I am new to Redhsift and migrting oracle to Redshift.
One of the oracle tables have around 60 indexes. AWS recommends its a good practice to have around 6 compound sort keys.
How would these 60 oracle indexes translate to Redhsift sort keys ? I understand there is no automated conversion or can't have all 60 of them as compound sort keys. I am new to redshift and May I know , how usually this conversion is approached.
In Oracle we can keep adding indexes to the same table and the queries / reports can use them. But in Redshift Changing sortkeys is through recreating the table. How do we make all queries which uses different filter columns and join columns on the same table have best performance?
Thanks
Redshift is columnar database, and it doesn't have indexes in the same meaning as in Oracle at all.
You can think of Redshift's compound sort key (not interleaved) as IOT in Oracle (index organized table), with all the data sorted physically by this compound key.
If you create interleaved sort key on x columns, it will act as a separate index on each of x columns in some manner.
In any way, being columnar database, Redshift can outperform Oracle in many aggregation queries due to it's compression and data structure. The main factors that affect performance in Redshift are distribution style and key, sort key and columns encoding.
If you can't fit all your queries with one table structure, you can duplicate the table with different structure, but the same data.
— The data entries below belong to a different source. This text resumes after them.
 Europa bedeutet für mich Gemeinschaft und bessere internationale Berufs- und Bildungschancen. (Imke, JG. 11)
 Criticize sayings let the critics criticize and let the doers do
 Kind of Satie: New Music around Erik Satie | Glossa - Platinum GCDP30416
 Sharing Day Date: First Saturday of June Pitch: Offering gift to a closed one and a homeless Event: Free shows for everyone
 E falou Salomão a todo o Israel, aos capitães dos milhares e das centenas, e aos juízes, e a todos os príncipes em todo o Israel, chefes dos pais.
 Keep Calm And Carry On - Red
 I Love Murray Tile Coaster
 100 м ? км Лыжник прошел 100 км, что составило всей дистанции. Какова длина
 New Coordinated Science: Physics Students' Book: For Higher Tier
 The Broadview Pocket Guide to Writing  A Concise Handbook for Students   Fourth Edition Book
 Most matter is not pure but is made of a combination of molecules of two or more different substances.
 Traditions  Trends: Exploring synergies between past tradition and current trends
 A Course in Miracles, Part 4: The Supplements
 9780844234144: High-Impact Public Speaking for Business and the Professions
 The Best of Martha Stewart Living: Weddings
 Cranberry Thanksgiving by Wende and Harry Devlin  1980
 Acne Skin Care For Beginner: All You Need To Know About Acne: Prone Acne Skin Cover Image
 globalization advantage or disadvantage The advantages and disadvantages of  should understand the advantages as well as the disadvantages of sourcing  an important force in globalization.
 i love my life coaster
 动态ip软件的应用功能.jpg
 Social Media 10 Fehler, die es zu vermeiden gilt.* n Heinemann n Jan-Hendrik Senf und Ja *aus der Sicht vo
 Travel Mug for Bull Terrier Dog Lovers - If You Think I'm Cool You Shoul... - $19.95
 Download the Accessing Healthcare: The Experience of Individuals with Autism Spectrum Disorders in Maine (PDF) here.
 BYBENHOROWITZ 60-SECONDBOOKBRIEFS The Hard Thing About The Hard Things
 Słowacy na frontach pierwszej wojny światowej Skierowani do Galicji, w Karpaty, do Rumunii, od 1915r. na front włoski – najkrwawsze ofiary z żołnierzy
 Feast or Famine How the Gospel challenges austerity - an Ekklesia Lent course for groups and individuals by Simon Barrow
This approach is widely used in big data columnar databases (for example projections in Vertica) and helps to achieve performance with storage being the cost.
Please review this page with several useful tips about Redshift performance:
https://aws.amazon.com/blogs/big-data/top-10-performance-tuning-techniques-for-amazon-redshift/
First a few key points
Redshift <> Oracle
Redshift does not have indexes, Redshift Sort Keys <> Oracle Indexes.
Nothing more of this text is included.